(Raw records)
-=-=-=-=-

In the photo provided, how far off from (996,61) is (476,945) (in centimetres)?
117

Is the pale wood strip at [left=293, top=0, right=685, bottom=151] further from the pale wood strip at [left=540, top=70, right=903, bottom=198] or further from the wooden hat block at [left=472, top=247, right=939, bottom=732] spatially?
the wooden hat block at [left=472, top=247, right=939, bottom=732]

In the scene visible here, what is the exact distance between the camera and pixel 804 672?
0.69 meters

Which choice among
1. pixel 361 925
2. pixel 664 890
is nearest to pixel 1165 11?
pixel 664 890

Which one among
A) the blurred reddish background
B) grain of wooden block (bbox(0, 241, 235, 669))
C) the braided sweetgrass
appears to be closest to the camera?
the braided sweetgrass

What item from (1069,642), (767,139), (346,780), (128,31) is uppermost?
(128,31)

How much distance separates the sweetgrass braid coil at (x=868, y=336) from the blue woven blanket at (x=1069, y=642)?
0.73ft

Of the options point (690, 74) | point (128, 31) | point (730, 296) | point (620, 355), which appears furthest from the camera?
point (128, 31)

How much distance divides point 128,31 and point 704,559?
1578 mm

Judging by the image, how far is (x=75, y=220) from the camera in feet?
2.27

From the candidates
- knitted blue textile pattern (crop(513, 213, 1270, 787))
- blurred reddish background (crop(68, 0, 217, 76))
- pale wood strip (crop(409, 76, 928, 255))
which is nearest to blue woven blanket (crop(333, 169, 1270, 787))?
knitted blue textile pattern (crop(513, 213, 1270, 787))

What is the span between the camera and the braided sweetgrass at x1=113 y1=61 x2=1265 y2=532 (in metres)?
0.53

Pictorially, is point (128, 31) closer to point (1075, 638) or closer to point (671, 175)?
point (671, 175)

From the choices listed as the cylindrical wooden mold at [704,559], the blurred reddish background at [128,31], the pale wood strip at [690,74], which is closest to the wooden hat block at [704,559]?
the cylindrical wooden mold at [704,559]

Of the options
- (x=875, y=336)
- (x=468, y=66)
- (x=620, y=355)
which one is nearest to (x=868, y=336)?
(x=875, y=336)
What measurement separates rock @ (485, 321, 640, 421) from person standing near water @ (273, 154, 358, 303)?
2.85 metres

-=-=-=-=-

### Problem description
Exactly reproduce every line of the records.

### The answer
In the photo provided, how far off from (996,61) is (476,945) (in centimetres)?
117

Is the pale wood strip at [left=293, top=0, right=685, bottom=151] further from the pale wood strip at [left=540, top=70, right=903, bottom=198] or further from the wooden hat block at [left=472, top=247, right=939, bottom=732] spatially?
the wooden hat block at [left=472, top=247, right=939, bottom=732]

In the scene visible here, what is the exact distance between the camera and pixel 804 672?
0.69 meters

Which choice among
1. pixel 361 925
2. pixel 664 890
is nearest to pixel 1165 11?
pixel 664 890

Which one among
A) the blurred reddish background
B) grain of wooden block (bbox(0, 241, 235, 669))
C) the braided sweetgrass
appears to be closest to the camera?
the braided sweetgrass

What item from (1069,642), (767,139), (346,780), (128,31) is uppermost?
(128,31)

How much distance separates the sweetgrass braid coil at (x=868, y=336) from the blue woven blanket at (x=1069, y=642)?
0.73ft

Of the options point (690, 74) | point (128, 31) | point (730, 296) | point (620, 355), which appears furthest from the camera?
point (128, 31)

How much distance divides point 128,31 and point 704,559?
1578 mm

Judging by the image, how far is (x=75, y=220) from the camera in feet?
2.27

From the candidates
- knitted blue textile pattern (crop(513, 213, 1270, 787))
- blurred reddish background (crop(68, 0, 217, 76))
- pale wood strip (crop(409, 76, 928, 255))
which is nearest to blue woven blanket (crop(333, 169, 1270, 787))?
knitted blue textile pattern (crop(513, 213, 1270, 787))

What is the span between the camera and the braided sweetgrass at x1=113 y1=61 x2=1265 y2=532 (in metres)?
0.53

Pictorially, is point (128, 31) closer to point (1075, 638) or closer to point (671, 175)?
point (671, 175)

From the choices listed as the cylindrical wooden mold at [704,559], the blurred reddish background at [128,31], the pale wood strip at [690,74], which is closest to the wooden hat block at [704,559]?
the cylindrical wooden mold at [704,559]

Of the options
- (x=875, y=336)
- (x=468, y=66)
- (x=620, y=355)
which one is nearest to (x=868, y=336)?
(x=875, y=336)
What measurement separates rock @ (485, 321, 640, 421) from person standing near water @ (273, 154, 358, 303)?
2.85 metres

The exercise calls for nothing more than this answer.